Reviews: The Black Mage GN & Jonesy: Nine Lives on the Nostromo HC
The Black Mage GN
Black Mage is mixture of Harry Potter YA fantasy, some Final Fantasy-ish magic, a little infusion of manga battle comics, and a healthy dose of on the nose social commentary. And when I say on the nose, I mean the school is just straight up run by the KKK as all of their wizard cloaks are just Klan hoods.
Young Tom Token and his crow familiar Jim (ON.THE.NOSE) are accepted into the floating St. Ivory Academy spellcaster school as part of a Magical Minority Initiative. As the first black student at the school, Tom has to immediately deal with an overbearing amount of racism, sometimes taking the form of inappropriately ignorant questions such as, "Is it true that black mages actually use grape juice to replenish their magic, instead of potions?". That's on the mild side compared to the more blatant bullying from white preppy kids with names like Bryce, so Tom is pretty much in a constant mood of being done with the entire situation. As Tom deals with all that crap, there's also a mystery involving missing black students from the past, civil war era ghosts, and an obvious conspiracy under the leadership of the headmaster Atticus Lynch.

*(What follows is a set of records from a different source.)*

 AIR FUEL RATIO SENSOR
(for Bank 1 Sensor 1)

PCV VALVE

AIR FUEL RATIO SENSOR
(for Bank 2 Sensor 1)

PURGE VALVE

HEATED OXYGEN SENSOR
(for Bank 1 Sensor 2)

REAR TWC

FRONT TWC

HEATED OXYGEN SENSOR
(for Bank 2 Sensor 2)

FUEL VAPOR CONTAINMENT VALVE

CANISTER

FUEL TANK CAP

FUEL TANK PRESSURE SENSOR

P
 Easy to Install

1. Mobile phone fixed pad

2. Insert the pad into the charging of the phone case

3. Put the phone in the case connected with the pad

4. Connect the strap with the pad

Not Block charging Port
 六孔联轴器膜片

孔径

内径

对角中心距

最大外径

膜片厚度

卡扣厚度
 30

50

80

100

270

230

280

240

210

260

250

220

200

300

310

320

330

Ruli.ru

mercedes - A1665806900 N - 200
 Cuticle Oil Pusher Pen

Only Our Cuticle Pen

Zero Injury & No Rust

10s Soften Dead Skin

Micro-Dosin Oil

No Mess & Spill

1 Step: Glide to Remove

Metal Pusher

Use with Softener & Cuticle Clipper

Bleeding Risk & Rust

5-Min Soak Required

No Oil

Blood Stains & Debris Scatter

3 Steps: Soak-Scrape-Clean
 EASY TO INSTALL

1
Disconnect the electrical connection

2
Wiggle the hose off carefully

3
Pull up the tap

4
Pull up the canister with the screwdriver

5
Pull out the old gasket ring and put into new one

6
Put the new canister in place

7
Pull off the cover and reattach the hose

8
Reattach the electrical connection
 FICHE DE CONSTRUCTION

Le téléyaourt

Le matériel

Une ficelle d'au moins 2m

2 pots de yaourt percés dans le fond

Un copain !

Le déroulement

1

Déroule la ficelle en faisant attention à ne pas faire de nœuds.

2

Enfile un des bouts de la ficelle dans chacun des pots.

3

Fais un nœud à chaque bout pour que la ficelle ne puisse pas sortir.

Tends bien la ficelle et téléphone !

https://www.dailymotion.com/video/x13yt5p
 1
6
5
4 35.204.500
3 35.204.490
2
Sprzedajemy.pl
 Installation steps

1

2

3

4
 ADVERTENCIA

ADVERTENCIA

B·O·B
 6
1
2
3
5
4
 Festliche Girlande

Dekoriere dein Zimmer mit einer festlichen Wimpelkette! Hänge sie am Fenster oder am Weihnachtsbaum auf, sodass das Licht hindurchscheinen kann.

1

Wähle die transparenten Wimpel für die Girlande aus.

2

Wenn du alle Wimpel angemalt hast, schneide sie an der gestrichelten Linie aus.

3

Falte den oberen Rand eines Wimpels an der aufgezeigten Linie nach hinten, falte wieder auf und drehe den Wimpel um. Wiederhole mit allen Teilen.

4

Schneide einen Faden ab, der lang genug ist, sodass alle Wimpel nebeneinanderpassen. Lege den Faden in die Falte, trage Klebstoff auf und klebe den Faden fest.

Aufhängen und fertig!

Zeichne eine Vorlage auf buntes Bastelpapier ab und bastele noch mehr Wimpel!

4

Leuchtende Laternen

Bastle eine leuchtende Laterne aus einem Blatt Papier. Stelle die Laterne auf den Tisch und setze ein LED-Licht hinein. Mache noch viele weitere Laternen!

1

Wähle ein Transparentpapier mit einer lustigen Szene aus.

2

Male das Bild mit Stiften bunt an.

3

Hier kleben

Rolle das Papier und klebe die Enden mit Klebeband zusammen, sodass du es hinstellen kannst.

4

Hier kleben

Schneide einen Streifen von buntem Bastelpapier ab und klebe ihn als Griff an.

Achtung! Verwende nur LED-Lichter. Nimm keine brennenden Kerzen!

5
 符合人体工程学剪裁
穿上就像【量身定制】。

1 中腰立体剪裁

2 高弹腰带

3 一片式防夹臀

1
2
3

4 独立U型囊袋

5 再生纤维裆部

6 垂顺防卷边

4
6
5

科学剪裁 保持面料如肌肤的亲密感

While action packed and cleanly illustrated with a fun art style, the overall storytelling is very bare bones in regard to character and plot development. As the book is a super quick read, it's very difficult for any sense of mystery or suspense to flourish. All of the Harry Potterish trials and tribulations are as rushed and executed as the plot, and most of the revelations of the book are painfully telegraphed. As the lack of nuance and subtle character developments detracts from stronger world building, we're given the impression that this is very much a vehicle for a concept. That in itself isn't necessarily a bad thing, but in combination with all the other detriments then the whole package unfortunately feels like a missed opportunity.
This book has the kind of concept I want to see meticulously fleshed out, and while I can appreciate the bluntness of their approach I would also like to see some finer cuts about the lack of representation in fantasy fiction. However, I think it might be unfair to saddle those hopes on this book as it feels like it's aimed more towards ages 10 and up. With that context I would say this can be a good option to include when discussing issues of race and discrimination with younger readers as you're starting to heap on more intensive material as you progress.
Jonesy: Nine Lives on the Nostromo
There isn't really a hard pitch to sell this book, it's seriously just a silent comic following Ripley's cat in the background of Alien. Watch as cat plays. Watch as cat sleeps. Watch as cat chases a chestburster. That's it. And honestly, it's perfect because of that. Still it's a little evil as Titan Books knew they could charge $15 for a tiny 80 page HC simply because.....cat.
I'm a fan of silent comics as it's a great artist flex to showcase their visual narrative skills, and Rory Lucey's clean and expressive style fully delivers. It's a cute mix of whimsical and meandering which compliments (oddly enough) the horror of the familiar background events that are occurring. There was actually kind of a creepy moment of horror for me as well as there's a sequence where Jonesy is sleeping near a window on a lower deck and small bits of acid drop inches away from him. Something about the framing of the page and how unaffected Jonesy is about everything hit just right, reinforcing how much I really appreciate Lucey's storytelling.
If you're looking for a quick gift for someone, or your a big Alien fan, or especially if you're just a cat person then this is worth the cash to include in your collection.